>>>
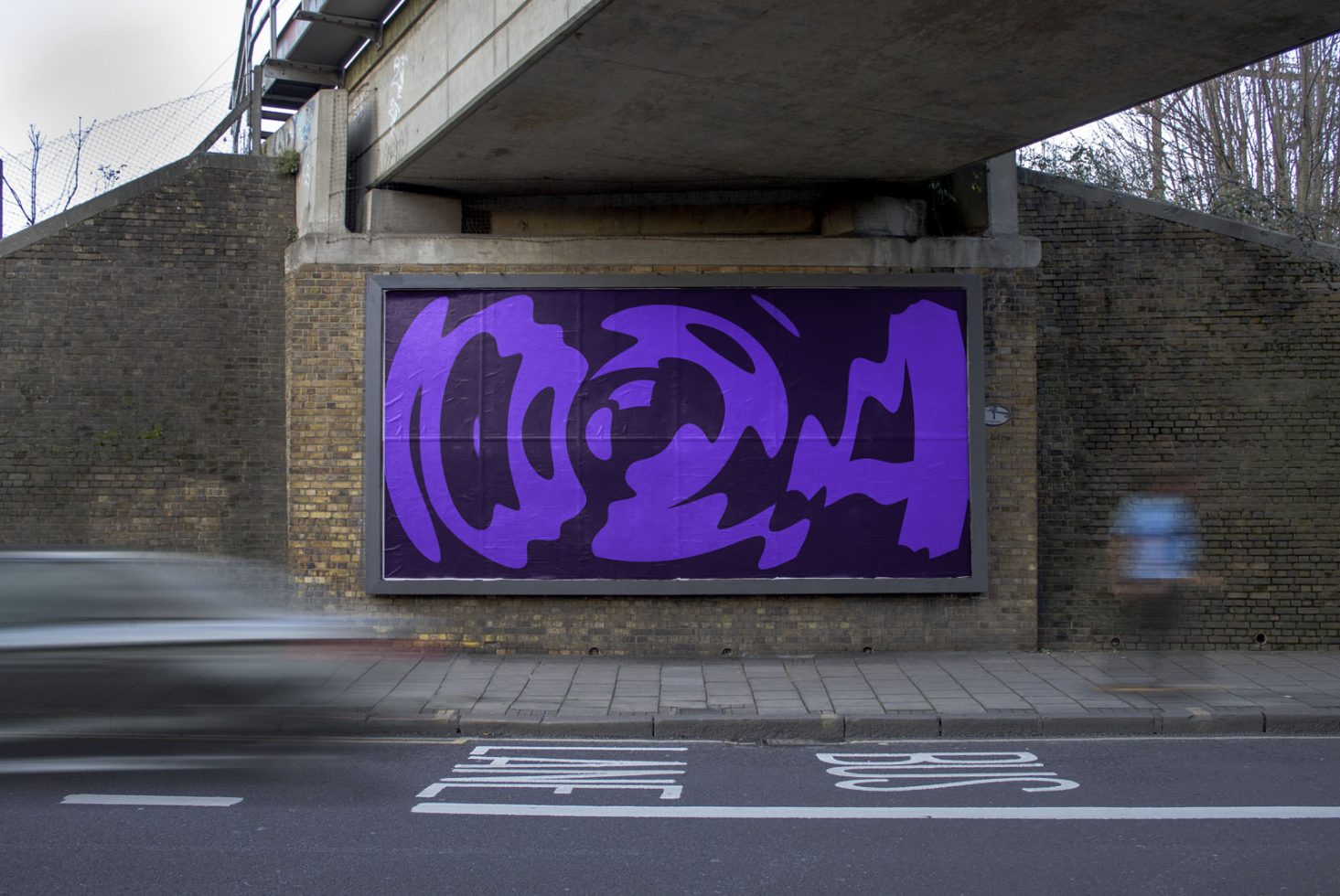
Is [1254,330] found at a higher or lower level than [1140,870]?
higher

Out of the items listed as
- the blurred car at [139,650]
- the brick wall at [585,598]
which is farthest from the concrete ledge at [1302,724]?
the blurred car at [139,650]

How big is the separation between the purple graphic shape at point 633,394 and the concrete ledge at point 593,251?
1224 millimetres

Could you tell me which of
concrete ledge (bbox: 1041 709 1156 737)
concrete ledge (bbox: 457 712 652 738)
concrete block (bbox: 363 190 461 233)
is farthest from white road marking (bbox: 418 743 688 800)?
concrete block (bbox: 363 190 461 233)

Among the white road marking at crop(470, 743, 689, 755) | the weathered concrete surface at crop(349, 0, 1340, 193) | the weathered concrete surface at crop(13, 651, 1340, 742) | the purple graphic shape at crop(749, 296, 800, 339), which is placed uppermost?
the weathered concrete surface at crop(349, 0, 1340, 193)

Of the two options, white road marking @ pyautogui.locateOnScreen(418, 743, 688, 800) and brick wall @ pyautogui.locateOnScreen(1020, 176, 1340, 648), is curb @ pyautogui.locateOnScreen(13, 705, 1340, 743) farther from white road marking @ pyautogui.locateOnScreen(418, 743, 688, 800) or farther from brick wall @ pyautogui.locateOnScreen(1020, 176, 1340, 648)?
brick wall @ pyautogui.locateOnScreen(1020, 176, 1340, 648)

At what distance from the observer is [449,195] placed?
38.8 feet

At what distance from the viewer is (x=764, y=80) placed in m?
8.45

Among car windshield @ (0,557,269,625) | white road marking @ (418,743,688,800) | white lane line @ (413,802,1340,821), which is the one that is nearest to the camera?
white lane line @ (413,802,1340,821)

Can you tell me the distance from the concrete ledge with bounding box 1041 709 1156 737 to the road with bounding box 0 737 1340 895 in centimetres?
30

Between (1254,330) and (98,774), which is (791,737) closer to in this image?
(98,774)

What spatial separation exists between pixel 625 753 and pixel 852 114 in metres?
5.46

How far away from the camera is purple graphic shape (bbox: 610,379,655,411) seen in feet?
37.3

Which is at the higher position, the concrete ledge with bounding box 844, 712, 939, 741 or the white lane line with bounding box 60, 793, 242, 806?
the white lane line with bounding box 60, 793, 242, 806

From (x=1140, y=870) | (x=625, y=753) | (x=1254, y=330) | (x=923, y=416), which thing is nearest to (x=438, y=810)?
(x=625, y=753)
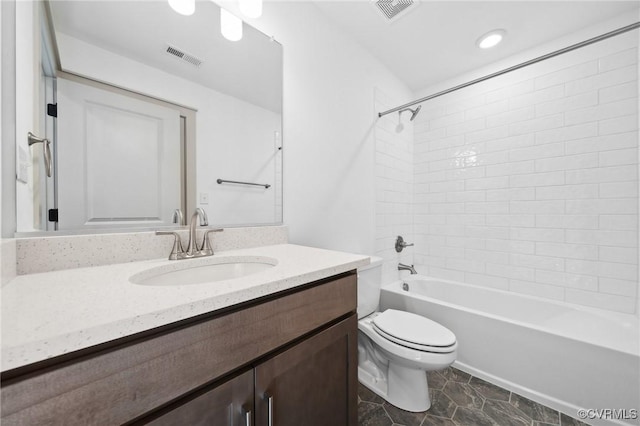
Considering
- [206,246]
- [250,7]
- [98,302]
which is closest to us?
[98,302]

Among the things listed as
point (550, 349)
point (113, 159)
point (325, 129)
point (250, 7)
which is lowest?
point (550, 349)

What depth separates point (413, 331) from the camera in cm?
134

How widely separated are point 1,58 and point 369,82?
1.96 m

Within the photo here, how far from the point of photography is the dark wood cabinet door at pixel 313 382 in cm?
61

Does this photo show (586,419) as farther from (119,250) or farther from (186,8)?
(186,8)

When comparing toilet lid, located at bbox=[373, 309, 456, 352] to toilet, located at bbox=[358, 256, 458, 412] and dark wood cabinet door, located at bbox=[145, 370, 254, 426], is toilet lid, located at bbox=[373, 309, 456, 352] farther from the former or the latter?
dark wood cabinet door, located at bbox=[145, 370, 254, 426]

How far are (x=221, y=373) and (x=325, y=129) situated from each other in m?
1.46

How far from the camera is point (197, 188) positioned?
1.06m

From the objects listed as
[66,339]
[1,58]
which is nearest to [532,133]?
[66,339]

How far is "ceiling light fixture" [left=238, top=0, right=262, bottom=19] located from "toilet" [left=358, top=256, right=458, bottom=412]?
151cm

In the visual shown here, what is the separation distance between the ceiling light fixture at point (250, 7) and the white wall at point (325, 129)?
75 mm

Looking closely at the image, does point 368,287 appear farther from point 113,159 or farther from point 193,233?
point 113,159

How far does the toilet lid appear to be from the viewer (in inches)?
48.2

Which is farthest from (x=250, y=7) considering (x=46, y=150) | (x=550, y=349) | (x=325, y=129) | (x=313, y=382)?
(x=550, y=349)
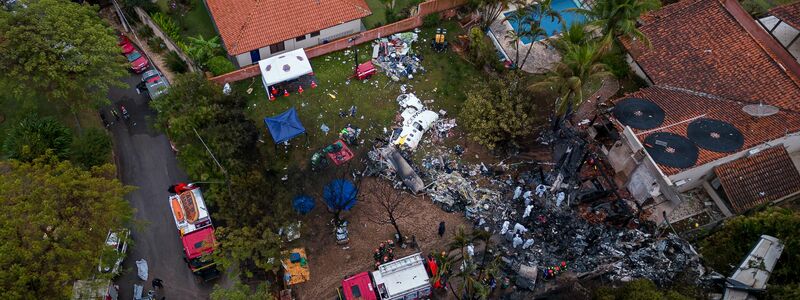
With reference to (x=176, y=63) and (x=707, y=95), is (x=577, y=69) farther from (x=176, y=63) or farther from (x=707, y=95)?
(x=176, y=63)

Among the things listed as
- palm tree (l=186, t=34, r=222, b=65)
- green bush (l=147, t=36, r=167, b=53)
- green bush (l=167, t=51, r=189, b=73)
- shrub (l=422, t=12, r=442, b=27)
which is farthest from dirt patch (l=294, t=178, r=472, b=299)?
green bush (l=147, t=36, r=167, b=53)

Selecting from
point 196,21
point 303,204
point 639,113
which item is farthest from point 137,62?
point 639,113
<<<
*What to produce*: Quote every row above word for word, leaving out the pictures.

*Response below*:
Is [1254,330] found at a higher or lower level than [1140,870]?
higher

Out of the items listed as
- the blurred car at [139,650]
- the brick wall at [585,598]
which is farthest from the concrete ledge at [1302,724]?
the blurred car at [139,650]

How big is the separation between the purple graphic shape at point 633,394 and the concrete ledge at point 593,251?
1224 millimetres

Could you tell me which of
concrete ledge (bbox: 1041 709 1156 737)
concrete ledge (bbox: 457 712 652 738)
concrete block (bbox: 363 190 461 233)
is farthest from white road marking (bbox: 418 743 688 800)?
concrete block (bbox: 363 190 461 233)

Among the white road marking at crop(470, 743, 689, 755) | the weathered concrete surface at crop(349, 0, 1340, 193) | the weathered concrete surface at crop(13, 651, 1340, 742) | the purple graphic shape at crop(749, 296, 800, 339), which is placed uppermost?
the weathered concrete surface at crop(349, 0, 1340, 193)

Of the two options, white road marking @ pyautogui.locateOnScreen(418, 743, 688, 800) and brick wall @ pyautogui.locateOnScreen(1020, 176, 1340, 648), is curb @ pyautogui.locateOnScreen(13, 705, 1340, 743) farther from white road marking @ pyautogui.locateOnScreen(418, 743, 688, 800) or farther from brick wall @ pyautogui.locateOnScreen(1020, 176, 1340, 648)?
brick wall @ pyautogui.locateOnScreen(1020, 176, 1340, 648)

At what distance from the observer is [449,195] placed?
38.8 feet

At what distance from the viewer is (x=764, y=80) placed in m?
8.45

Among car windshield @ (0,557,269,625) | white road marking @ (418,743,688,800) | white lane line @ (413,802,1340,821), which is the one that is nearest to the camera?
white lane line @ (413,802,1340,821)

Can you tell me the distance from the concrete ledge with bounding box 1041 709 1156 737 to the road with bounding box 0 737 1340 895 in centimetres?
30

Between (1254,330) and (98,774), which is (791,737) closer to in this image?
(98,774)

What spatial separation exists between pixel 625 753 and pixel 852 114 in metres?
5.46

How far away from the camera is purple graphic shape (bbox: 610,379,655,411) seen in feet?
37.3

Which is at the higher position, the concrete ledge with bounding box 844, 712, 939, 741 or the white lane line with bounding box 60, 793, 242, 806?
the white lane line with bounding box 60, 793, 242, 806

From (x=1140, y=870) | (x=625, y=753) | (x=1254, y=330) | (x=923, y=416), which thing is nearest to (x=438, y=810)?
(x=625, y=753)
Considering
- [206,246]
- [250,7]
- [98,302]
which is closest to us?
[98,302]

Among the things listed as
point (550, 349)
point (113, 159)
point (325, 129)
point (250, 7)
which is lowest?
point (550, 349)

What depth separates point (413, 331) from the camera in cm?
134

How widely separated are point 1,58 and point 369,82?
1.96 m

Within the photo here, how far from the point of photography is the dark wood cabinet door at pixel 313 382 in cm?
61

Does this photo show (586,419) as farther from (119,250) or farther from (186,8)?
(186,8)

When comparing toilet lid, located at bbox=[373, 309, 456, 352] to toilet, located at bbox=[358, 256, 458, 412] and dark wood cabinet door, located at bbox=[145, 370, 254, 426], is toilet lid, located at bbox=[373, 309, 456, 352] farther from the former or the latter?
dark wood cabinet door, located at bbox=[145, 370, 254, 426]

How far are (x=221, y=373) and (x=325, y=129) situated from each other in m?
1.46

How far from the camera is point (197, 188) positioned?
1.06m

From the objects listed as
[66,339]
[1,58]
which is nearest to [532,133]?
[66,339]

How far is "ceiling light fixture" [left=238, top=0, right=262, bottom=19] located from "toilet" [left=358, top=256, right=458, bottom=412]?
151cm

In the visual shown here, what is the separation distance between the ceiling light fixture at point (250, 7) and the white wall at point (325, 129)?
75 mm

Looking closely at the image, does point 368,287 appear farther from point 113,159 or farther from point 193,233?
point 113,159

How far does the toilet lid appear to be from the viewer (in inches)?
48.2

Which is farthest from (x=250, y=7) considering (x=46, y=150) | (x=550, y=349) | (x=325, y=129) | (x=313, y=382)?
(x=550, y=349)
With reference to (x=176, y=63) and (x=707, y=95), is (x=577, y=69) farther from (x=176, y=63) or farther from (x=707, y=95)?
(x=176, y=63)

Among the things listed as
- palm tree (l=186, t=34, r=222, b=65)
- green bush (l=147, t=36, r=167, b=53)
- green bush (l=167, t=51, r=189, b=73)
- shrub (l=422, t=12, r=442, b=27)
which is farthest from dirt patch (l=294, t=178, r=472, b=299)?
green bush (l=147, t=36, r=167, b=53)

Selecting from
point 196,21
point 303,204
point 639,113
which item is farthest from point 137,62?
point 639,113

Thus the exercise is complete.